▶ **Task requirements**
Repeat, word for word and with nothing added, each line from the one containing "όμορφο δέντρο στοκ φωτογραφίες" to the final line of the data, keeping both ends. Pictures are not part of the copy.
** Record set follows **
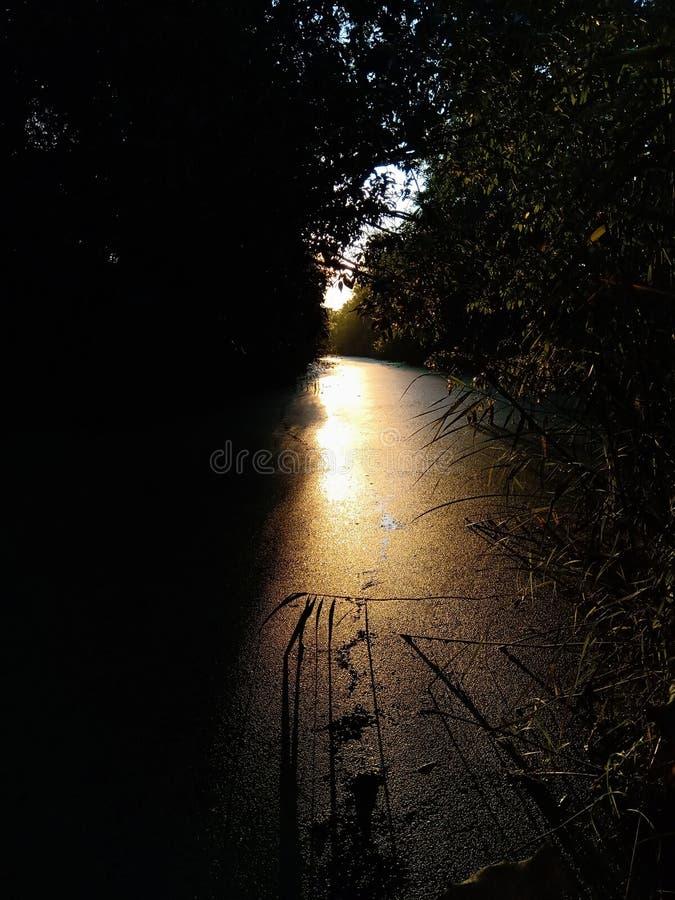 O sol dourado é refletido em um pântano foto de stock royalty free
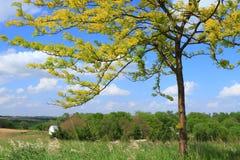 όμορφο δέντρο στοκ φωτογραφίες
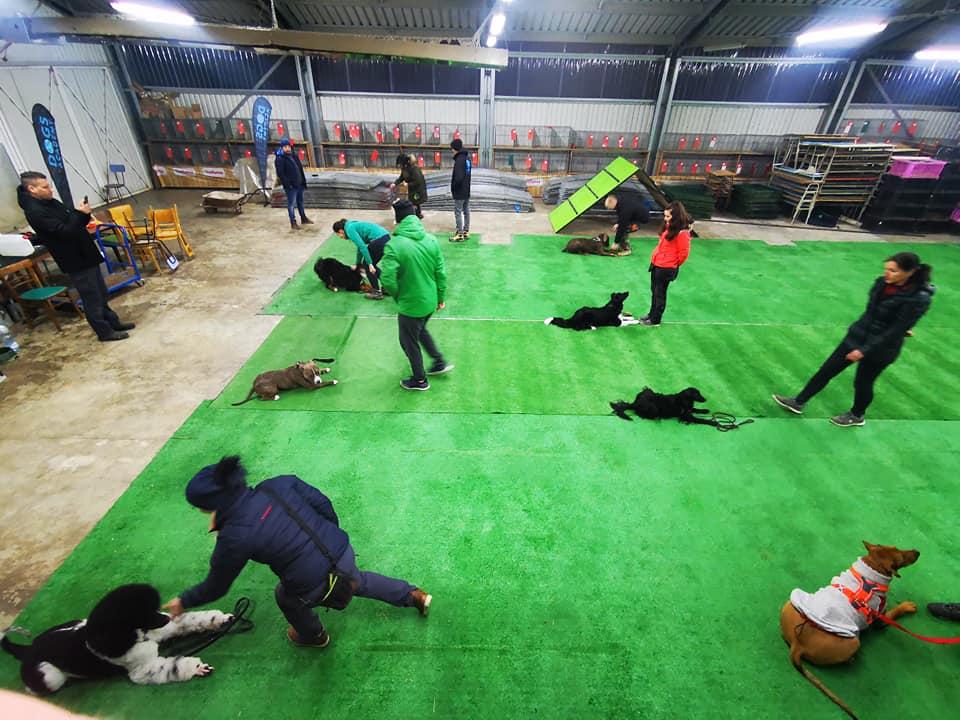Skupinové cvičenie psov v Žiline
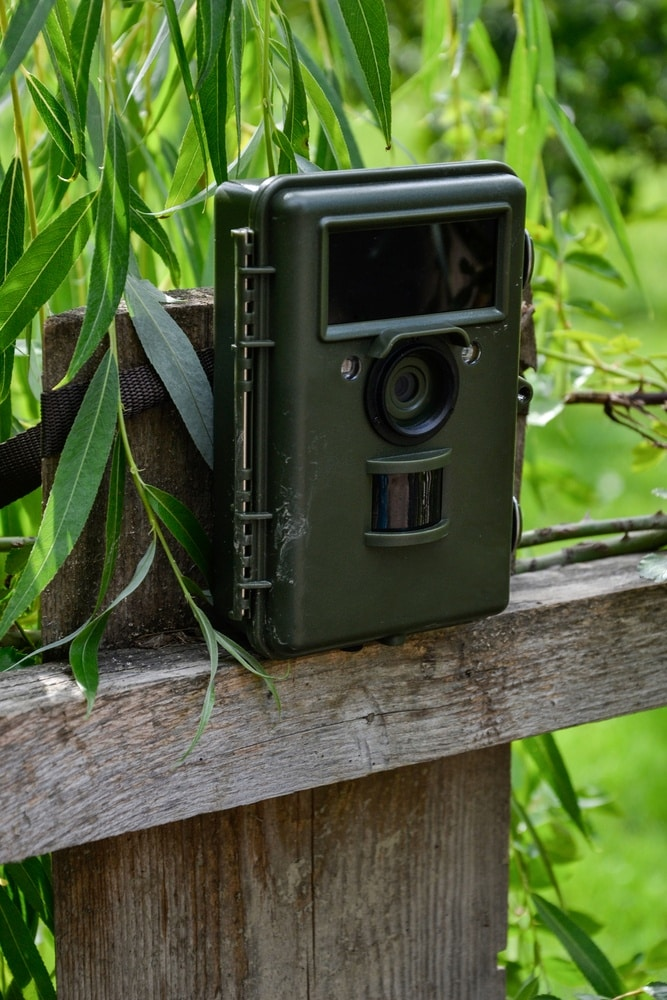 Why is My Trail Camera Not Taking Pictures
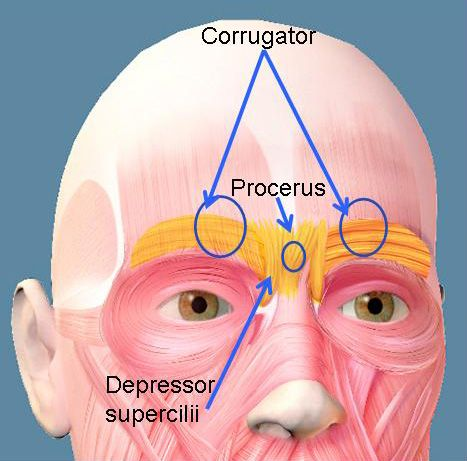 20 best a&p 1 images on pinterest | facial muscles, facials and, Human Body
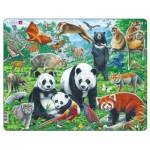 Frame Puzzle - Panda Bear Family on a China Mountain Plateau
** End of Record set **
▶ **Exercise output**
 όμορφο δέντρο στοκ φωτογραφίες
Skupinové cvičenie psov v Žiline
 Why is My Trail Camera Not Taking Pictures
 20 best a&p 1 images on pinterest | facial muscles, facials and, Human Body
 Frame Puzzle - Panda Bear Family on a China Mountain Plateau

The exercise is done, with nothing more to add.